* INSTRUCTION: Give the data below again exactly as written, without its pictures.

* INPUT RECORDS:
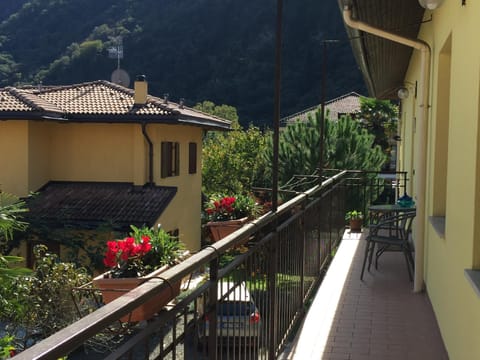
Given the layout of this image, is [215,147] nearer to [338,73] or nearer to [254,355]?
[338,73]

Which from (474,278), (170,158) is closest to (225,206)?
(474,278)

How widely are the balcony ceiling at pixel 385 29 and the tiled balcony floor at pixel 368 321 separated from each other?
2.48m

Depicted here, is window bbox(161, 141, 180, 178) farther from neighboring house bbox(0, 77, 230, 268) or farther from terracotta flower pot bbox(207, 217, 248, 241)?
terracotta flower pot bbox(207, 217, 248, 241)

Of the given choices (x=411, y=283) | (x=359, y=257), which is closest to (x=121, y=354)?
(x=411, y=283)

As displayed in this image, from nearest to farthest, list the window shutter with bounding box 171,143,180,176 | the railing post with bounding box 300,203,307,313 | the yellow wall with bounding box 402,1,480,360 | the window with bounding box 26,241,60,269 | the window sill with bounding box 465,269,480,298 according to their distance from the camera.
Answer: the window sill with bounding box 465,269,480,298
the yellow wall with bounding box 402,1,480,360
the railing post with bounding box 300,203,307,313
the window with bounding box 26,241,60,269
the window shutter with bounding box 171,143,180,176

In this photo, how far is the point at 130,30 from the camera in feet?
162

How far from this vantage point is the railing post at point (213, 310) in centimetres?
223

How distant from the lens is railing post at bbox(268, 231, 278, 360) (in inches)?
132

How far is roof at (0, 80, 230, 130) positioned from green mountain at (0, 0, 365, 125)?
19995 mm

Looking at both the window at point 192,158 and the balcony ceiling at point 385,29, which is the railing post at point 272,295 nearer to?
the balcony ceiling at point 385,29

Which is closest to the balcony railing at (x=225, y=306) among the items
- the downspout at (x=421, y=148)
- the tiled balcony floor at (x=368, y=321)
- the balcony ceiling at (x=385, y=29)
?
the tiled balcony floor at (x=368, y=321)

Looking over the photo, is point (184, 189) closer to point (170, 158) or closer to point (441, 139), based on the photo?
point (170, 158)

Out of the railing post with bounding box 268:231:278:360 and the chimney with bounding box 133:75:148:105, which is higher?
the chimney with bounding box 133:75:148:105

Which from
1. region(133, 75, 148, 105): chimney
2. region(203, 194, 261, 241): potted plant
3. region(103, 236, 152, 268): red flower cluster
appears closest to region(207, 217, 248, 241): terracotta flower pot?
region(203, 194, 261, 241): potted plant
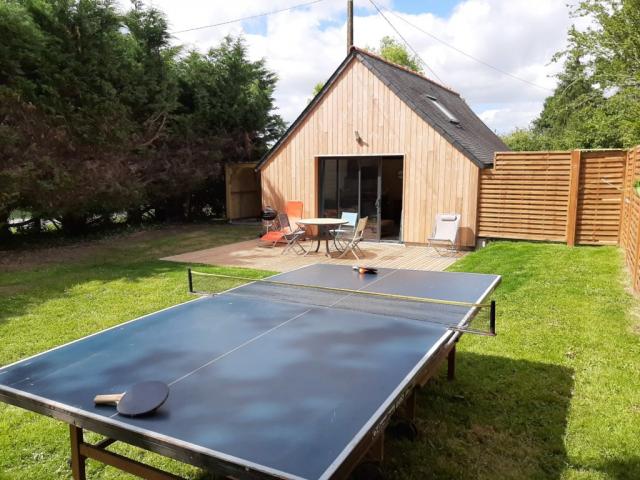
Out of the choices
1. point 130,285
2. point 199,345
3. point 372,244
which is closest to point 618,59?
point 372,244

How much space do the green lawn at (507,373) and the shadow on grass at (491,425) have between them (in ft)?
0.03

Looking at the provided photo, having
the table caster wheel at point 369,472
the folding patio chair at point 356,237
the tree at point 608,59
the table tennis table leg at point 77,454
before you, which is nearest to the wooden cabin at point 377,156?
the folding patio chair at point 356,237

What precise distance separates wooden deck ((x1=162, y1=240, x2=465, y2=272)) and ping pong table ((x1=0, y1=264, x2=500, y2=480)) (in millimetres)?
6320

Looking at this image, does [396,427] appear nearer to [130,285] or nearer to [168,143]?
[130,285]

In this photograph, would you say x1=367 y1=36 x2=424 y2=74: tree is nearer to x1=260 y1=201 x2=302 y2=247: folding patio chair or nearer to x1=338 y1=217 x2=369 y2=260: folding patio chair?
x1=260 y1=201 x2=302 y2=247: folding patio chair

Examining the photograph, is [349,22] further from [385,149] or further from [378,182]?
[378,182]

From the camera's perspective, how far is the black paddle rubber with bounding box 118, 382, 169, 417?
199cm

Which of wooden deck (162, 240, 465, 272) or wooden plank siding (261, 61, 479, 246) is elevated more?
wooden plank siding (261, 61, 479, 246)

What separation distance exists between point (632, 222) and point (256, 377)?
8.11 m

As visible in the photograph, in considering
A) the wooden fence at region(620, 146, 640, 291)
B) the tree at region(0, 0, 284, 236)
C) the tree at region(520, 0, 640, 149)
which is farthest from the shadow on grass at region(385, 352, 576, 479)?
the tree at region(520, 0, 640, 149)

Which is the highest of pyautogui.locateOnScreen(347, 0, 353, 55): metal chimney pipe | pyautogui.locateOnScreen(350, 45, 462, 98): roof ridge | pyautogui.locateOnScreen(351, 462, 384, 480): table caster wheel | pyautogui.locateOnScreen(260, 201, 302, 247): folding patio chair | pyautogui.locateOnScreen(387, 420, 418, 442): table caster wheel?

* PROBLEM SOLUTION:
Given the layout of this image, is [215,147] nearer to [338,73] or nearer to [254,355]?
[338,73]

Which from (474,278), (170,158) is closest to (225,206)?
(474,278)

How widely are the balcony ceiling at pixel 385 29 and the tiled balcony floor at pixel 368 321 separated from each other?
2.48m

Depicted here, is window bbox(161, 141, 180, 178) farther from neighboring house bbox(0, 77, 230, 268) or farther from terracotta flower pot bbox(207, 217, 248, 241)?
terracotta flower pot bbox(207, 217, 248, 241)

Of the given choices (x=411, y=283) | (x=359, y=257), which is closest to (x=121, y=354)?
(x=411, y=283)

As displayed in this image, from nearest to farthest, list the window shutter with bounding box 171,143,180,176 | the railing post with bounding box 300,203,307,313 | the yellow wall with bounding box 402,1,480,360 | the window with bounding box 26,241,60,269 | the window sill with bounding box 465,269,480,298 according to their distance from the camera.
Answer: the window sill with bounding box 465,269,480,298
the yellow wall with bounding box 402,1,480,360
the railing post with bounding box 300,203,307,313
the window with bounding box 26,241,60,269
the window shutter with bounding box 171,143,180,176

In this photo, how far is the point at 130,30 from the camera in feet?
162

How far from this vantage point is the railing post at point (213, 310) in centimetres?
223

How distant from the lens is railing post at bbox(268, 231, 278, 360) (in inches)?
132

How far is roof at (0, 80, 230, 130) positioned from green mountain at (0, 0, 365, 125)?
19995 mm

Looking at both the window at point 192,158 and the balcony ceiling at point 385,29, which is the railing post at point 272,295 nearer to?
the balcony ceiling at point 385,29

Which is closest to the balcony railing at (x=225, y=306) among the items
- the downspout at (x=421, y=148)
- the tiled balcony floor at (x=368, y=321)
- the balcony ceiling at (x=385, y=29)
?
the tiled balcony floor at (x=368, y=321)

Looking over the photo, is point (184, 189) closer to point (170, 158) or closer to point (441, 139), based on the photo?
point (170, 158)

Out of the railing post with bounding box 268:231:278:360 and the chimney with bounding box 133:75:148:105, which is higher?
the chimney with bounding box 133:75:148:105

Which from
1. region(133, 75, 148, 105): chimney
2. region(203, 194, 261, 241): potted plant
3. region(103, 236, 152, 268): red flower cluster
appears closest to region(207, 217, 248, 241): terracotta flower pot?
region(203, 194, 261, 241): potted plant
Out of the choices
1. point 130,285
2. point 199,345
3. point 372,244
which is closest to point 618,59?
point 372,244

How much space do the green lawn at (507,373) and the shadow on grass at (491,425) have between them (in ft)?
0.03

Looking at the provided photo, having
the table caster wheel at point 369,472
the folding patio chair at point 356,237
the tree at point 608,59
the table tennis table leg at point 77,454
before you, which is nearest to the wooden cabin at point 377,156?
the folding patio chair at point 356,237

What precise distance separates wooden deck ((x1=162, y1=240, x2=465, y2=272)) and ping pong table ((x1=0, y1=264, x2=500, y2=480)) (in millimetres)?
6320

Looking at this image, does [396,427] appear nearer to [130,285] or nearer to [168,143]?
[130,285]

In this photograph, would you say x1=367 y1=36 x2=424 y2=74: tree is nearer to x1=260 y1=201 x2=302 y2=247: folding patio chair or nearer to x1=338 y1=217 x2=369 y2=260: folding patio chair?
x1=260 y1=201 x2=302 y2=247: folding patio chair

Examining the photograph, is [349,22] further from [385,149] or further from [378,182]?
[378,182]

From the camera's perspective, how far is the black paddle rubber with bounding box 118, 382, 169, 417?
199cm

Which of wooden deck (162, 240, 465, 272) or wooden plank siding (261, 61, 479, 246) is elevated more?
wooden plank siding (261, 61, 479, 246)

What separation distance exists between point (632, 222) and point (256, 377)?
8.11 m

As visible in the photograph, in considering
A) the wooden fence at region(620, 146, 640, 291)
B) the tree at region(0, 0, 284, 236)
C) the tree at region(520, 0, 640, 149)
which is farthest from the shadow on grass at region(385, 352, 576, 479)?
the tree at region(520, 0, 640, 149)

Which is the highest of pyautogui.locateOnScreen(347, 0, 353, 55): metal chimney pipe | pyautogui.locateOnScreen(350, 45, 462, 98): roof ridge | pyautogui.locateOnScreen(351, 462, 384, 480): table caster wheel | pyautogui.locateOnScreen(260, 201, 302, 247): folding patio chair | pyautogui.locateOnScreen(387, 420, 418, 442): table caster wheel?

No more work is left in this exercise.